11. Additional Defaults. Each of the Loan Parties acknowledges, confirms, and agrees that any misrepresentation by any Loan Party, or any failure of any Loan Party to comply with the covenants, conditions, and agreements contained in this Agreement, any other Loan Document, or any other agreement, document, or instrument at any time executed and/or delivered by such Loan Party with, to or in favor of the Agent or the Lenders, shall constitute an immediate Event of Default under this Agreement and the other Loan Documents. In the event any person other than the Agent and the Lenders shall at any time, for any reason, exercise any of its rights or remedies against any Loan Party or such Loan Party’s property or assets which would in any way affect the Collateral or the Agent’s liens thereon on rights thereto, such event shall constitute an immediate Event of Default hereunder and an Event of Default under the Loan Documents.
12. Capital Raise.
(i) Updates. At such times reasonably requested by Agent, the Loan Parties and the Investment Banker in respect of the Capital Raise shall conduct a telephonic meeting, to be attended by management representatives of the Loan Parties, the Investment Banker, and Agent, during which the Loan Parties and the Investment Banker shall present to Agent on the work done and planned to be done by the Investment Banker and the Loan Parties in connection with each Capital Raise and the results and projected results of such work.

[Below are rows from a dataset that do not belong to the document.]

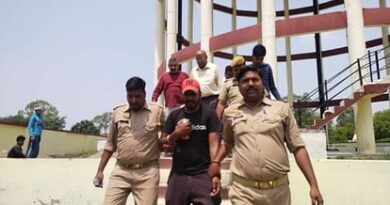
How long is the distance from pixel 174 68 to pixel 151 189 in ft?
9.41

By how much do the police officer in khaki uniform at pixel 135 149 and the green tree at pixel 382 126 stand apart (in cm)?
4336

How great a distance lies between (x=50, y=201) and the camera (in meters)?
6.62

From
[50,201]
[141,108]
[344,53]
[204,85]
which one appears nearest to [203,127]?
[141,108]

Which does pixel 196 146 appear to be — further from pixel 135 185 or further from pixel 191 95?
pixel 135 185

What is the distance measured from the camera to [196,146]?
10.9 ft

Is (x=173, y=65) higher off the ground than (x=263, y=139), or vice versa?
(x=173, y=65)

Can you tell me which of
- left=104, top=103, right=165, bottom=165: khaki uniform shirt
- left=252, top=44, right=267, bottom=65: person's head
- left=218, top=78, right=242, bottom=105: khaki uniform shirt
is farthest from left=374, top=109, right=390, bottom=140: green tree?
left=104, top=103, right=165, bottom=165: khaki uniform shirt

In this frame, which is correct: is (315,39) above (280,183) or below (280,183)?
above

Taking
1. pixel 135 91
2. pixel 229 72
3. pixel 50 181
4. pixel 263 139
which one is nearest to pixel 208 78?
pixel 229 72

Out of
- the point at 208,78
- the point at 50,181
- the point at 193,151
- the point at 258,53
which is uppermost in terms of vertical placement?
the point at 258,53

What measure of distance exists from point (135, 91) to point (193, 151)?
874 mm

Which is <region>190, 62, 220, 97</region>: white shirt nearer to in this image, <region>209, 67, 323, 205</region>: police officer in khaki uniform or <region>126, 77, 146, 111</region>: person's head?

(ii) Cooperation. During the Forbearance Period and at all times thereafter, the Loan Parties shall (i) maintain an independent committee of the Parent’s board of directors to work with the Agent and the Lenders on the development and execution of a strategic plan for the Loan Parties and the Obligations in the event that the Forbearance Period terminates (an “Alternative Path”) and (ii) direct Teneo and an Investment Banker (which shall not be the Investment Banker assisting the Loan Parties on the Capital Raise) to work with the Agent and the Lenders in the development and execution of the Alternative Path, including the identification and solicitation of additional financing sources for the Loan Parties. The Loan Parties shall fully cooperate with, and shall not impede, contest or otherwise interfere with such efforts.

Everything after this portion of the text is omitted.